Depuis son effondrement, des 3 et 4 mars, le nickel a évolué dans une fourchette de 15 650 $ à 16 650 $ la tonne. Le cours actuel, diminué d’une décote de 10 % pour le ferronickel, redevient problématique pour les usines calédoniennes.
Fin février, le "métal du diable" avait atteint près de 20 000 dollars la tonne à la Bourse des métaux de Londres (LME), près de deux fois son cours de mars 2020. Hélas, la Nouvelle-Calédonie avait la tête ailleurs, occupée à résoudre les questions politiques et industrielles de ses usines de nickel.

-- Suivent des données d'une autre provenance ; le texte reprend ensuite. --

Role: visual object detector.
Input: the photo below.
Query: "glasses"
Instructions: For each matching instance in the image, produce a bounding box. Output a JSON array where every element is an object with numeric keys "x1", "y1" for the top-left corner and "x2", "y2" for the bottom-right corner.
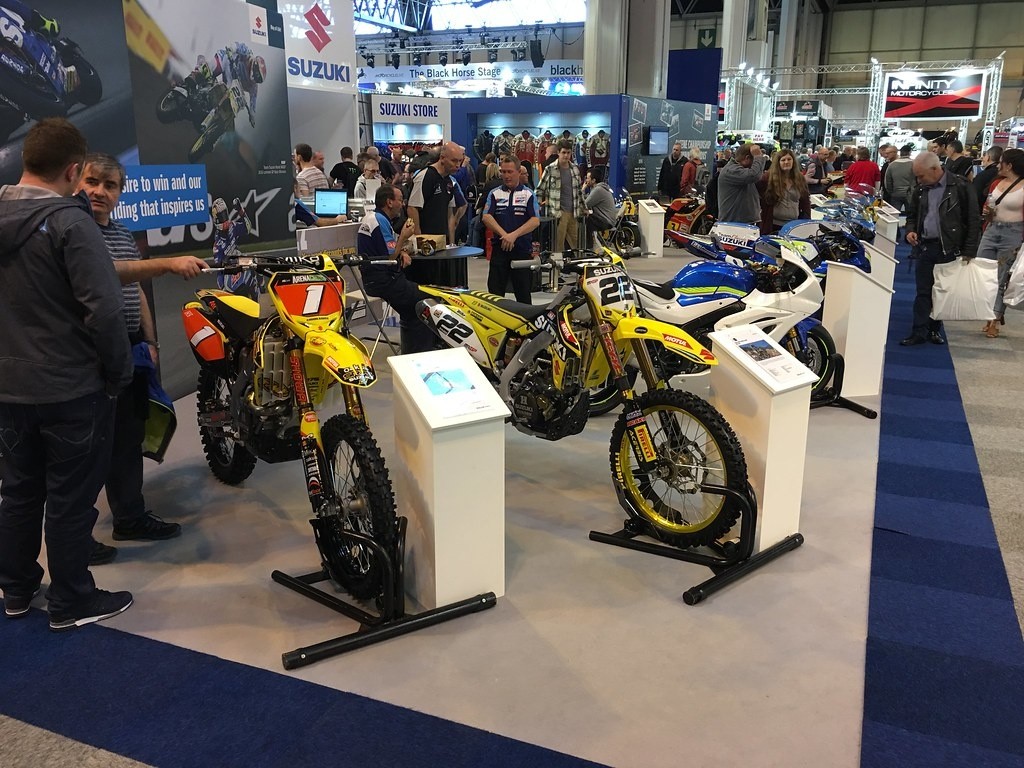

Pourtant, "Il reste de solides arguments en faveur d’une hausse des cours des métaux industriels", a indiqué, vendredi, la note d’analyse matinale (Insights) du négociant industriel Marex Spectron. Les achats saisonniers de matières premières repartent après le creux du mois de mars et des contraintes d’approvisionnement subsistent notamment pour le cuivre.
En revanche, les perspectives ne sont pas aussi favorables au nickel. Le métal est redevenu bon marché et l’argument qui prévaut pour le cuivre ne s’applique pas au principal ingrédient de l’acier inoxydable et des batteries électriques. Pourquoi ? Le risque de pénurie s’est évanoui, comme neige au soleil de Chine...

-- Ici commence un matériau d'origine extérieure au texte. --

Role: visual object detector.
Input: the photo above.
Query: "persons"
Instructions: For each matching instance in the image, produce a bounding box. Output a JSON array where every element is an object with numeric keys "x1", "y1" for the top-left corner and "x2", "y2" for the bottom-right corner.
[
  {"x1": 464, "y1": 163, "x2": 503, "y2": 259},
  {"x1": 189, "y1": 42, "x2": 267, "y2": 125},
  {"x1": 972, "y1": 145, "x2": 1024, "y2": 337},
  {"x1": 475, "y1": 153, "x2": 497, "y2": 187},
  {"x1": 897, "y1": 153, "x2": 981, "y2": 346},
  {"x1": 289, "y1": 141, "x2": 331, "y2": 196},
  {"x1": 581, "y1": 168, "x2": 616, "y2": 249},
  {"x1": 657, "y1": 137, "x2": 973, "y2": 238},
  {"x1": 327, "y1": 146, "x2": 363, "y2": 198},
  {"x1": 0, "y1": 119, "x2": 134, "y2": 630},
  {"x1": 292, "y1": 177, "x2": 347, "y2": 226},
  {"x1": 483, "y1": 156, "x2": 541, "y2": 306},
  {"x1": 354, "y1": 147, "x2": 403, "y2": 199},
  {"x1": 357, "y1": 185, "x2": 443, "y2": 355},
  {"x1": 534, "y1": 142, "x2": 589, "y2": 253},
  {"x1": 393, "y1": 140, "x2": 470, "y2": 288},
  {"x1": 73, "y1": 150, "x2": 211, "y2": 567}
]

Tsingshan a annoncé qu’il pouvait produire, et abondamment, du nickel pour les batteries électriques, domaine jusque-là réservé des usines calédoniennes, canadiennes et australiennes. "L’objectif du géant sidérurgique chinois Tsingshan, de convertir de grandes quantités de minerai de latérite en matte de nickel, puis en métal de qualité batterie, a plombé l’optimisme du marché", rappelle l'analyste Alastair Munro.

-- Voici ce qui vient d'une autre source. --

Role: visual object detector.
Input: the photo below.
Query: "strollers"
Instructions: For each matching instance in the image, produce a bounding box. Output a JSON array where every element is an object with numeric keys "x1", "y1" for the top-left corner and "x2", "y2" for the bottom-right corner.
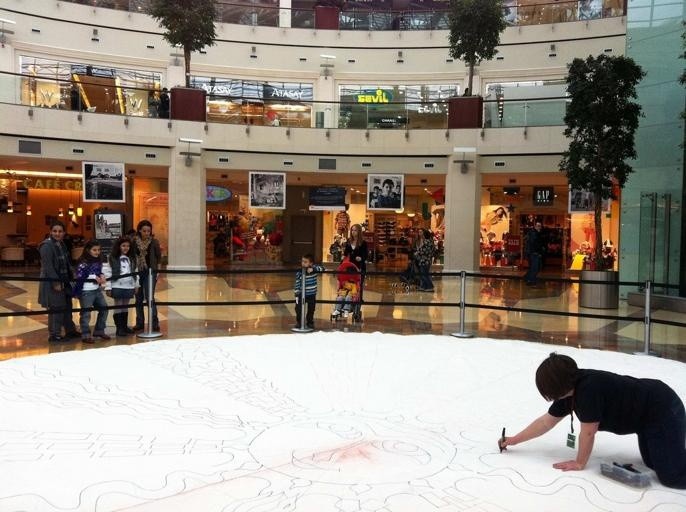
[{"x1": 330, "y1": 259, "x2": 362, "y2": 324}]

Sur la question environnementale, Tsingshan a bien compris que s’il veut exporter son nickel ou ses batteries en Europe et aux Etats-Unis - et concurrencer notamment le NHP calédonien - il devra "verdir" sa production.
Le conglomérat chinois mise désormais sur le développement des véhicules électriques couplé à une alimentation des usines par de vastes champs de panneaux solaires "écologiques". Une production "nouvelle et verte" qui, selon lui, stimulera la demande de nickel, chinois si possible.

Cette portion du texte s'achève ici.